[Goal]
Lay out everything from the line containing "Which of the choices [244,280]" down to the end of the records as a two-column CSV with the headers text and answer. Give one row per record, with each value in its own quoted field and line breaks replaced by spaces.
====== Supplied records
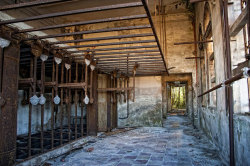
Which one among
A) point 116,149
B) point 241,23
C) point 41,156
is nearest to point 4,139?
point 41,156

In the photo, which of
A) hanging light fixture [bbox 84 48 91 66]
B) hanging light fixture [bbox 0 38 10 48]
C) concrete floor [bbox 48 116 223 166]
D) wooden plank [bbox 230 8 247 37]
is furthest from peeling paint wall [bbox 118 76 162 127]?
hanging light fixture [bbox 0 38 10 48]

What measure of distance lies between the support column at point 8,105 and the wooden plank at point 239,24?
452 cm

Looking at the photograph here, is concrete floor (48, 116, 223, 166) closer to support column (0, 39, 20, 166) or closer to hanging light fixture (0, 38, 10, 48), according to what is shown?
support column (0, 39, 20, 166)

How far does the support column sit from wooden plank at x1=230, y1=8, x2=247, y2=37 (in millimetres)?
4520

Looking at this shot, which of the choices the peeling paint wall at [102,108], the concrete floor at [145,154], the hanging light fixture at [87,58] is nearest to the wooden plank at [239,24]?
the concrete floor at [145,154]

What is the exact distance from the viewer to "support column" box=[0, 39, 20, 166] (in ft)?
12.8

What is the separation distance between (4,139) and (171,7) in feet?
33.1

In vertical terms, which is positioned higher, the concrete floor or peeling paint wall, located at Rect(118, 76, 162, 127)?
peeling paint wall, located at Rect(118, 76, 162, 127)

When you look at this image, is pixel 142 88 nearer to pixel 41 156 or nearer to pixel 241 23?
pixel 41 156

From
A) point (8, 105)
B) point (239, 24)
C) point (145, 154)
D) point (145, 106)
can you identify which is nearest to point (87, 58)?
point (8, 105)

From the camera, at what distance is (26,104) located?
28.5ft

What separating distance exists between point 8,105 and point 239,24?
4.79 meters

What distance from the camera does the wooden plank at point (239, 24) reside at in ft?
11.0

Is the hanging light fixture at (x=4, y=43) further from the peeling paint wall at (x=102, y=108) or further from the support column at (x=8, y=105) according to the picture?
the peeling paint wall at (x=102, y=108)
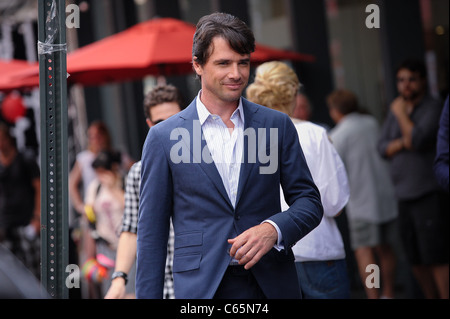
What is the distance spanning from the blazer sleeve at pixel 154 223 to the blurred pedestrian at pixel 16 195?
7501 millimetres

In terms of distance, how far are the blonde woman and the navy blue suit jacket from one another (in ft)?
3.80

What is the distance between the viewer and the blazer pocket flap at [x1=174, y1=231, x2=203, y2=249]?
3.08m

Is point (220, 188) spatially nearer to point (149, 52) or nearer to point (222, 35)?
point (222, 35)

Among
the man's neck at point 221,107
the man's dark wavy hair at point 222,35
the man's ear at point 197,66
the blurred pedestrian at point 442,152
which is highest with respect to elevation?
the man's dark wavy hair at point 222,35

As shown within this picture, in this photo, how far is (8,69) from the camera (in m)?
9.32

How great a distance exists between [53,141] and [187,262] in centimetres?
86

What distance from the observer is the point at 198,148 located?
311 cm

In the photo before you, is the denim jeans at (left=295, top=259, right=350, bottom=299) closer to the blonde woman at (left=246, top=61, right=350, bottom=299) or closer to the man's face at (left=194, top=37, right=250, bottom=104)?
the blonde woman at (left=246, top=61, right=350, bottom=299)

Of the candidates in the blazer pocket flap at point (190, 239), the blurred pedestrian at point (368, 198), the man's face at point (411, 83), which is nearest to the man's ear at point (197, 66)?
the blazer pocket flap at point (190, 239)

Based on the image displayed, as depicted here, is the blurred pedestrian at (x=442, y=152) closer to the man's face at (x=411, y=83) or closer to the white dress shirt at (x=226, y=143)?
the man's face at (x=411, y=83)

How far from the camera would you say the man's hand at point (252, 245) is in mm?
2906

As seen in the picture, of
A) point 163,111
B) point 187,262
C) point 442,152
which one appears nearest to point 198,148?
point 187,262

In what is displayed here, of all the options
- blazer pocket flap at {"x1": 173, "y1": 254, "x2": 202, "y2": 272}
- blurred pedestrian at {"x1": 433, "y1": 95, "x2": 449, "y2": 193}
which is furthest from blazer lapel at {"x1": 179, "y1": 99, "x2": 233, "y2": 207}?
blurred pedestrian at {"x1": 433, "y1": 95, "x2": 449, "y2": 193}

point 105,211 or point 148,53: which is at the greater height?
point 148,53
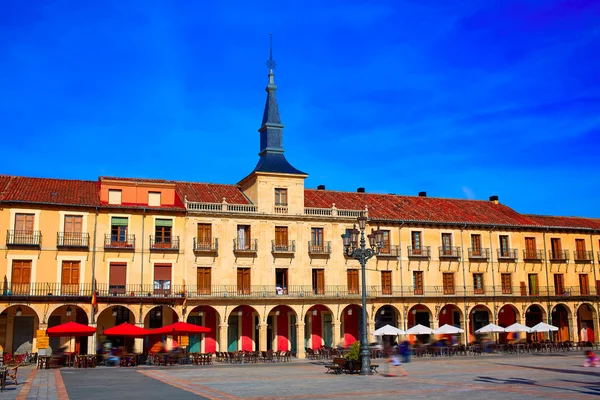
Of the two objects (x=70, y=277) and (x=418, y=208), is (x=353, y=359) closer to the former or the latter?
(x=70, y=277)

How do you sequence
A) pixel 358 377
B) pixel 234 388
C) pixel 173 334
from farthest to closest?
pixel 173 334
pixel 358 377
pixel 234 388

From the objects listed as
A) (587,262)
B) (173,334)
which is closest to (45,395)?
(173,334)

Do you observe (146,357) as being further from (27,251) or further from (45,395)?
(45,395)

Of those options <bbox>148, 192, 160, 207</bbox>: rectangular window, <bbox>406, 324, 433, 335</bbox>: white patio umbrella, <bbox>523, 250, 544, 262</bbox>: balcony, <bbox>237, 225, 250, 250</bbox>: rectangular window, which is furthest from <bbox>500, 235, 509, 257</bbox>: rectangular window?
<bbox>148, 192, 160, 207</bbox>: rectangular window

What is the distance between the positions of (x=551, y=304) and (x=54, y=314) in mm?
37015

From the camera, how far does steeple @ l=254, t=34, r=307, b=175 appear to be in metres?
49.0

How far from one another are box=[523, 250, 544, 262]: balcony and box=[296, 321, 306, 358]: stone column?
20.0 metres

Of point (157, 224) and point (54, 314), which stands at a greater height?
point (157, 224)

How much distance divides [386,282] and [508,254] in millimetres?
11075

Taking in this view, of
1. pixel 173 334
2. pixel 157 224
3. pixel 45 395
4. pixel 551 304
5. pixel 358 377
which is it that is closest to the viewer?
pixel 45 395

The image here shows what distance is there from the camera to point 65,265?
41.7m

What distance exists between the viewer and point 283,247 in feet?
154

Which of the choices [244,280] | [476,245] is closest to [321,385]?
[244,280]

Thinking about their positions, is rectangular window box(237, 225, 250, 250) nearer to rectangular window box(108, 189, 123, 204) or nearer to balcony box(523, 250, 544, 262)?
rectangular window box(108, 189, 123, 204)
============
[Task result]
text,answer
"Which of the choices [244,280] | [476,245] is closest to [321,385]?","[244,280]"
"Thinking about their positions, is rectangular window box(237, 225, 250, 250) nearer to rectangular window box(108, 189, 123, 204) or nearer to balcony box(523, 250, 544, 262)?","rectangular window box(108, 189, 123, 204)"